Harry stieß Ron grinsend an und deutete auf einen weißen, überdimensionalen Büstenhalter. "Sag' mal, welche Lehrerin hatte denn einen solch großen..."

Doch Ron unterbrach ihn: "Wer will das denn wissen bei diesen ollen Dingern!" Er verdrehte die Augen "Was aber diese Mini-Tangas betrifft. Hmm, die würde ich vielleicht sogar anfassen, um den Namen rauszukriegen..."

Doch weiter kam er nicht, denn ein gezischtes "Hört ihr jetzt mal auf so typisch männlich zu denken und konzentriert euch auf unsere Aufgabe!? Entweder ihr guckt bei allen oder bei keiner!" ließ die beiden jungen Männer einen Moment betreten drein schauen.

"Och, Hermine", meinte Ron dann spitzbübisch. "Guck Dir die Dinger doch mal an. Würden Dir auch gut stehen!"

Sie errötete leicht und hauchte: "Danke für das Kompliment, aber weißt Du wie unbequem die sein können? Du hast ja auch keine!"

Dies wiederum brachte Ron dazu, um die Nase rot zu werden.

Harry stöhnte: "Könnt Ihr eure Vorlieben für Unterwäsche ein anderes Mal diskutieren? Hermine, gibt es keinen Zauber - einen Enthüllungszauber oder so - den wir benutzen könnten?"

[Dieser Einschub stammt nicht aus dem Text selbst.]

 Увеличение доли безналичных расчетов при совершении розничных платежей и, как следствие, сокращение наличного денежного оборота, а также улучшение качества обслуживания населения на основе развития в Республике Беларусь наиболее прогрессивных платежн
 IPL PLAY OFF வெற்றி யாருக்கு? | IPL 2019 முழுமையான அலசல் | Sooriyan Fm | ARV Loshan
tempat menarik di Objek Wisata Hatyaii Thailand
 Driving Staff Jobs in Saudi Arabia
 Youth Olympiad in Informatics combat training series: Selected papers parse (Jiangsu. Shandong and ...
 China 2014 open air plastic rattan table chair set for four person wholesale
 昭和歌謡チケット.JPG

"Ich könnte etwas versuchen." Hermine richtete ihren Zauberstab auf die Wäsche. Nichts geschah, und sie seufzte enttäuscht. "Sie haben sie doch tatsächlich mit speziellen Zaubern geschützt!"

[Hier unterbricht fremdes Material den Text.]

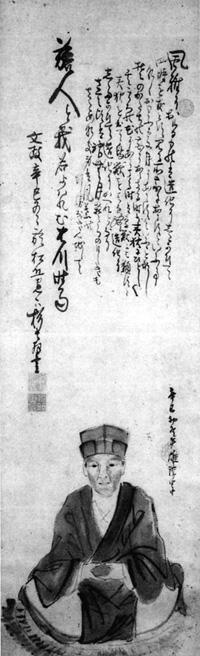 2.芭蕉肖像画   座間恒氏蔵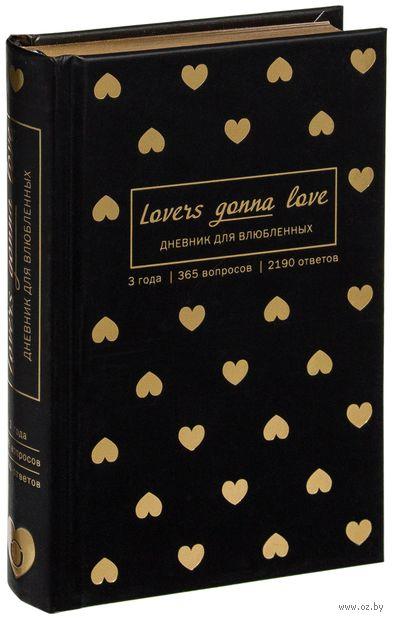 Lovers Gonna Love. 3 года. 365 вопросов. 2190 ответов (черный с золотом) — фото, картинка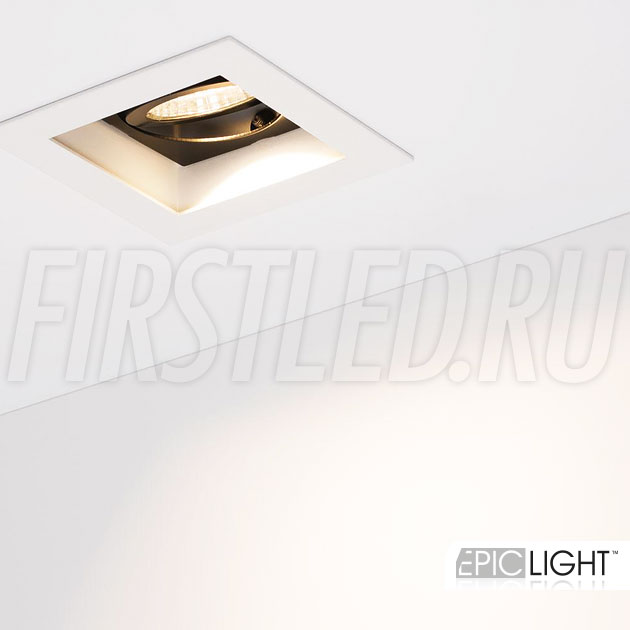 Встраиваемый светодиодный светильник карданного типа KARDAN 9W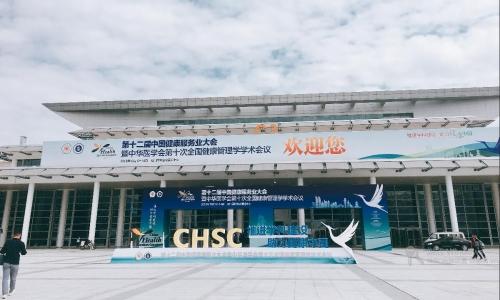 参展纪 || 2018第12届中国健康服务业大会 暨中华医学会第十次健康管理学学术会议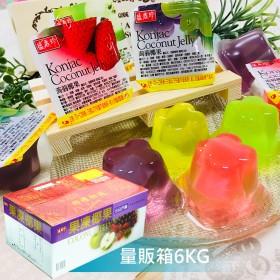 盛香珍 蒟蒻椰果果凍(綜合風味)6公斤量販箱(箱)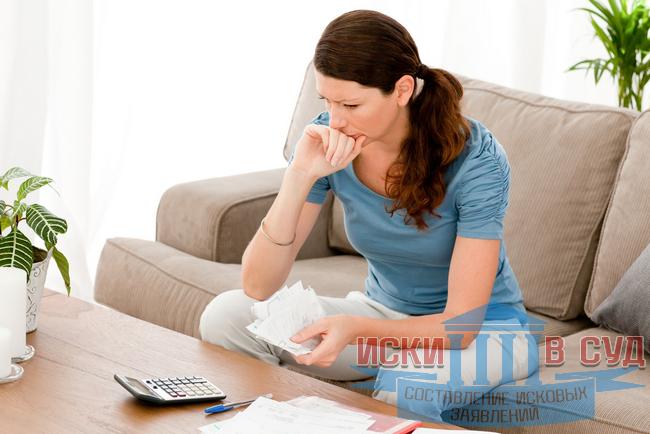 Отвечает ли жена за долги мужа перед банком после развода, обязана ли платить кредит, если он не платит: типичные ситуации, ответы на вопросы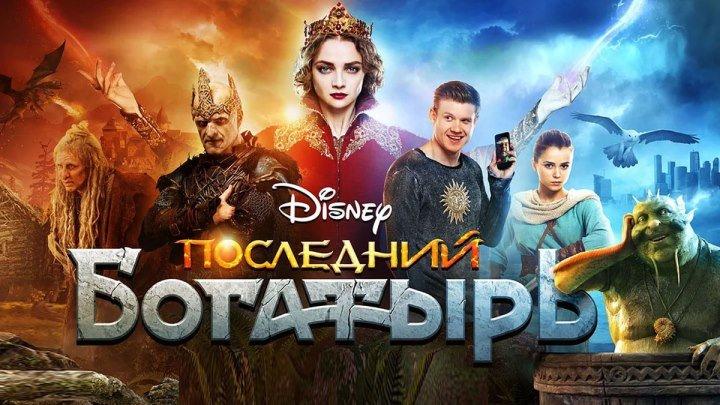 Последний богатырь (2017) Россия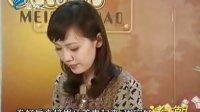 20130417美食潮 烟肉芦笋卷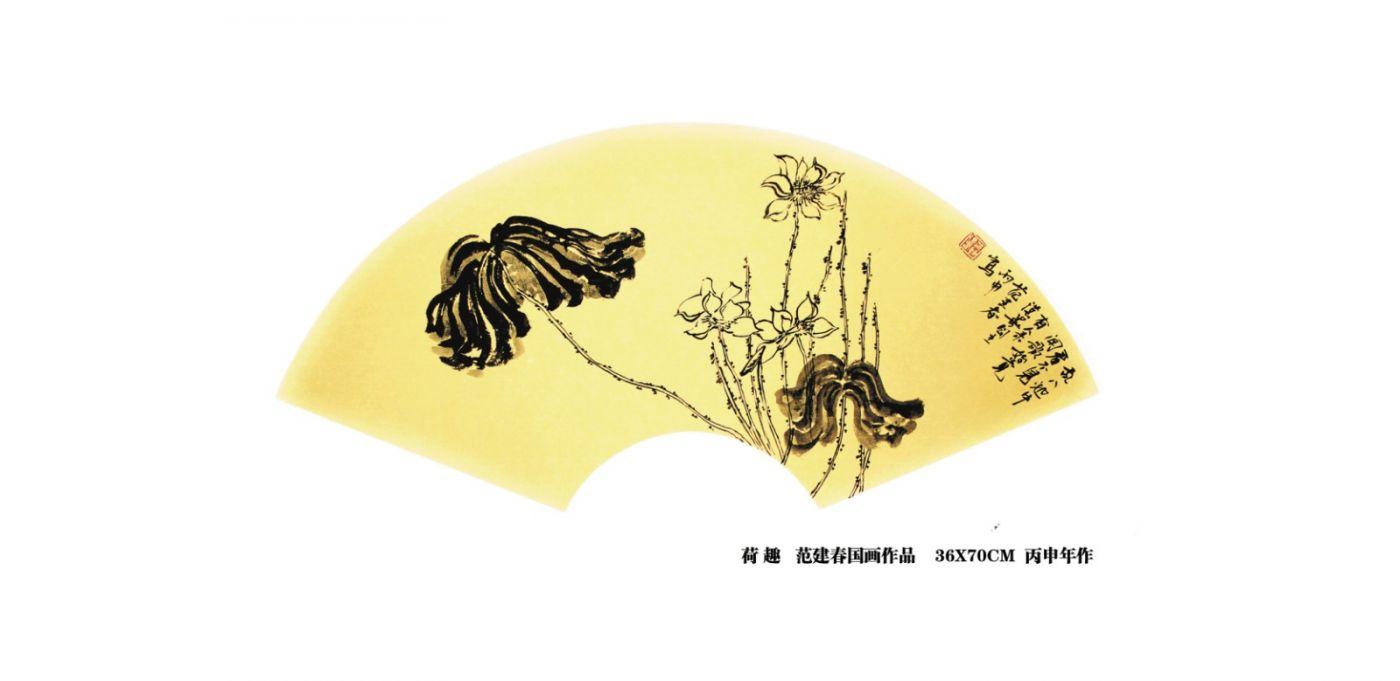 范建春国画山水作品解读_图1-3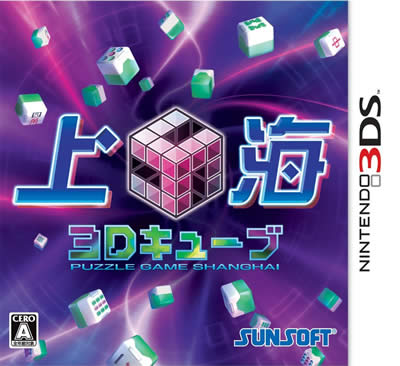 [GAMES] 上海3Dキューブ / Shanghai 3D Cube (3DS/US)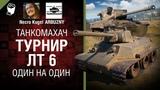 Один на один. Турнир ЛТ 6 - Танкомахач №94 - от ARBUZNY и Necro Kugel World of Tanks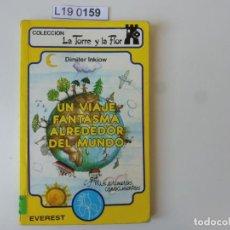 Libros de segunda mano: UN VIAJE FÁNTASMA ALREDEDOR DEL MUNDO. DIMITER INKIOW. LA TORRE Y LA FLOR. EVEREST 1987. Lote 195144998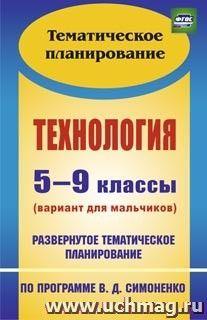 Технология. 5-9 классы (вариант для мальчиков): развернутое тематическое планирование по программе В. Д. Симоненко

"Vielleicht sind irgendwann mal Schüler auf die gleiche Idee wie Kingsley gekommen und seitdem wird sie geschützt. Wer das wohl gewesen sein könnte?" meinte Harry grinsend. Also bei Sirius und seinem Vater könnte er sich das gut vorstellen. Die hätten die Unterwäsche vermutlich noch zusätzlich irgendwie verhext! Ron dachte da eher an die Zwillinge Fred und George. Denen war in ihrer Schulzeit alles zuzutrauen gewesen!

Hermines Gedanken gingen in eine völlig andere Richtung. Sie dachte über weitere Zauber nach, die sie vielleicht anwenden könnten, um ihren Aufenthalt in der Kälte zu verkürzen.

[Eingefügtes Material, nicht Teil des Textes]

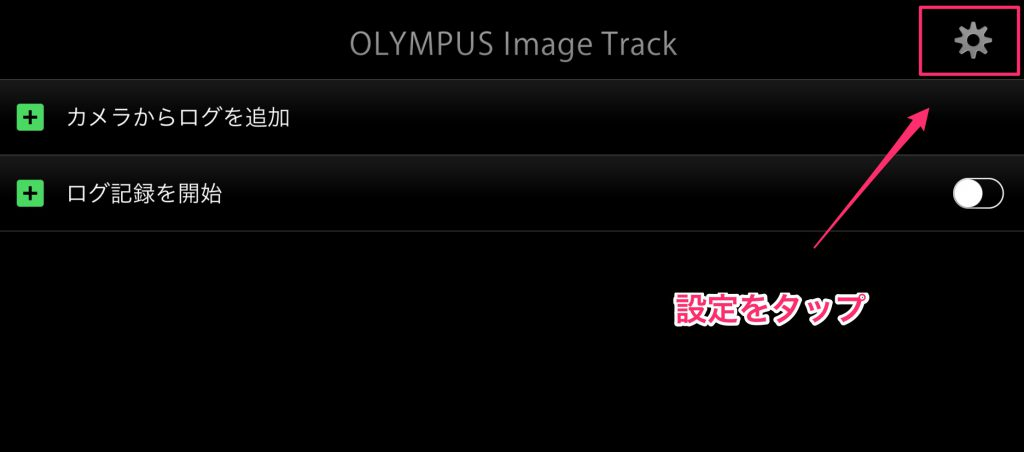 Image 2018 04 01 18 02 117e40949154428684464ab960b8f5f2 1024x452 - OLYPUS Image Trackでオリンパスのミラーレス一眼カメラに位置情報を追加する方法
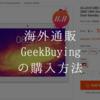 海外通販GeekBuyingの購入方法。英語で住所を入力する詳細を解説!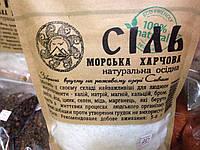 Морская пищевая (мелкая) соль 450 г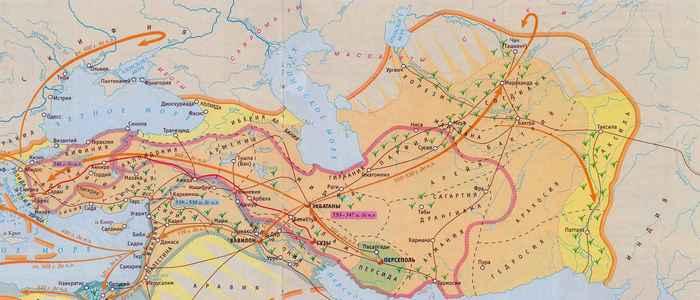 Armenia During the Achaemenid Empire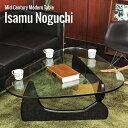 イサムノグチ テーブル センター デザイナーズ モダンリビング ナチュラル シンプル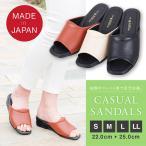 サンダル レディース ミュール 日本製 ヘップ ストレッチ ソフト 歩きやすい 靴 パンジー pansy 6794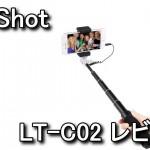 LT-C02 設定不要の有線式自撮り棒レビュー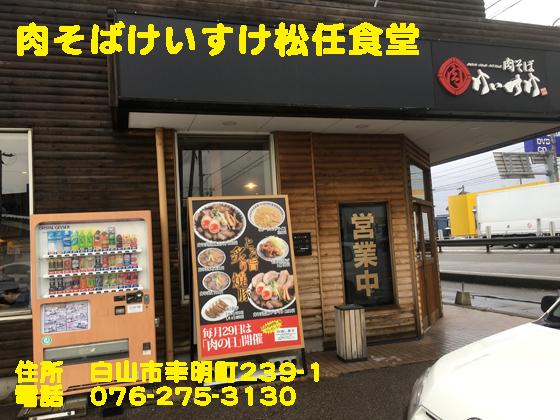 https://cdn-ak.f.st-hatena.com/images/fotolife/d/dreammiminabe53/20010101/20010101145940.jpg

Plötzlich wurden ihre Gedanken von Ron unterbrochen. "Wisst Ihr was? Das hätten wir schon viel früher mal machen sollen!"

"WAS?" fragte Hermine ungläubig in einem ohrenbetäubend schrillen Ton nach. "Und das von dem, der am liebsten gar nicht mitgekommen wäre?"

"Es wäre doch interessant gewesen, zu erfahren, welche Unterwäsche Dumbledore so getragen hat. Oder...", Ron hielt sich den Bauch vor Lachen, "...oder Snape!"

"Also, das bringt hier ja irgendwie alles nichts", murmelte Harry. "Außerdem bin ich auch nicht besonders scharf auf die Unterwäsche unserer ehemaligen Lehrer und Lehrerinnen. Habe meine Ginny auch viel lieber ohne... ."

"Schon gut, schon gut!" unterbrach ihn Hermine. "Wenigstens hat es aufgehört zu schneien oder zu regnen. Und über den Bergen im Osten geht allmählich eine wolkenverhangene Sonne auf."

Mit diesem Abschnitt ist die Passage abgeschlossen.